Comparative analysis of average particle size, zeta potential, and free Ca+2 ion concentration demonstrated that scale inhibitors significantly influence both nucleation and crystal growth. Under the highly supersaturated conditions used in this study, calcium carbonate precipitation occurred rapidly within the first minutes of reaction. Following this initial stage, all tested inhibitors were able to delay crystallization to some extent. Among them, DTPMP was the most effective, maintaining the highest levels of calcium in solution and substantially reducing particle growth and size. HEMPA and Phosph. DGA showed similar and satisfactory performance, likely due to interactions between their phosphonate groups and the positively charged particle surfaces, which contributed to a deceleration of crystal growth. In contrast, PPCA was the least effective under these conditions. These results emphasize how the inhibitor’s chemical structure and mechanism of action influence their performance, especially in high supersaturation conditions.

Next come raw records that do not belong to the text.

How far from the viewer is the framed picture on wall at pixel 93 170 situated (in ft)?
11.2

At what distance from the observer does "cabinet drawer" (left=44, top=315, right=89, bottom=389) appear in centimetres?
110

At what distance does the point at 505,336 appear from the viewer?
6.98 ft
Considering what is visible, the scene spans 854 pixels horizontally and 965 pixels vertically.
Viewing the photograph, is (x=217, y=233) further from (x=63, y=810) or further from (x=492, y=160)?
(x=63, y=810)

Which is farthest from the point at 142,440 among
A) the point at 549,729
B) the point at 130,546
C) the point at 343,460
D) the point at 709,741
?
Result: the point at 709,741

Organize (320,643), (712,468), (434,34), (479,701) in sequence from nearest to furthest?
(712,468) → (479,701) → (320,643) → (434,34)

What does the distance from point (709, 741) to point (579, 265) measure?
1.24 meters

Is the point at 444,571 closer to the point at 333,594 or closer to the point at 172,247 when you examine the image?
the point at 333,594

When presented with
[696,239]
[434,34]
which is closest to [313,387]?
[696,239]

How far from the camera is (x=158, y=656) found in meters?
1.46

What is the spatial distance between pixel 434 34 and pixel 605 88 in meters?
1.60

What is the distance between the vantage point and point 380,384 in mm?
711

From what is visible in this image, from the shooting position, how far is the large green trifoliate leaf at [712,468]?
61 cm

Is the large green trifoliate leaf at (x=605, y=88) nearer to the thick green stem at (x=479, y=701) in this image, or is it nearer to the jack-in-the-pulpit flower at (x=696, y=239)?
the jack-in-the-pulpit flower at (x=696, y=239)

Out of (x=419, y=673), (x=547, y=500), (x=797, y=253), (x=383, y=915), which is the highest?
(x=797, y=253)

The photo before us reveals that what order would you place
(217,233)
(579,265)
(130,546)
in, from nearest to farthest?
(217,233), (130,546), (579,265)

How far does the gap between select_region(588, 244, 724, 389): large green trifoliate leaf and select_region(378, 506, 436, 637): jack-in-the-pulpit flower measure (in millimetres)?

SEM analyses demonstrated that the presence of inhibitors alters the morphology of CaCO3 crystals at the microscale compared to the control group. This result was confirmed by cryo-TEM analyses, which provided nanoscale images of DTPMP and HEMPA samples during the early stages of synthesis. DTPMP, the most effective inhibitor, induced the formation of branched, elongated CaCO3 particles with conchoidal fractures, reinforcing the modulation effect of these molecules at the nanoscale. In contrast, cryo-TEM images of the control group indicated that CaCO3 particles were formed by agglomeration of pre-nucleation clusters in solution as early as 2 min into the reaction. Overall, these results confirm that effective scale inhibition involves multi-scale action in the CaCO3 crystallization pathway.
Nucleation (nanoscale): Inhibitors affect nanocluster aggregation.
Growth stage (<1 µm): Inhibitors reduce initial particle sizes, delay growth (e.g., HEMPA, Phosph. DGA), and alter aggregation dynamics (PPCA, Vs-Co).
Final stage (>1 µm): Inhibitors distort the crystal morphology and generate defects. Inhibitors delay or prevent ion consumption and modify surface charge in all stages.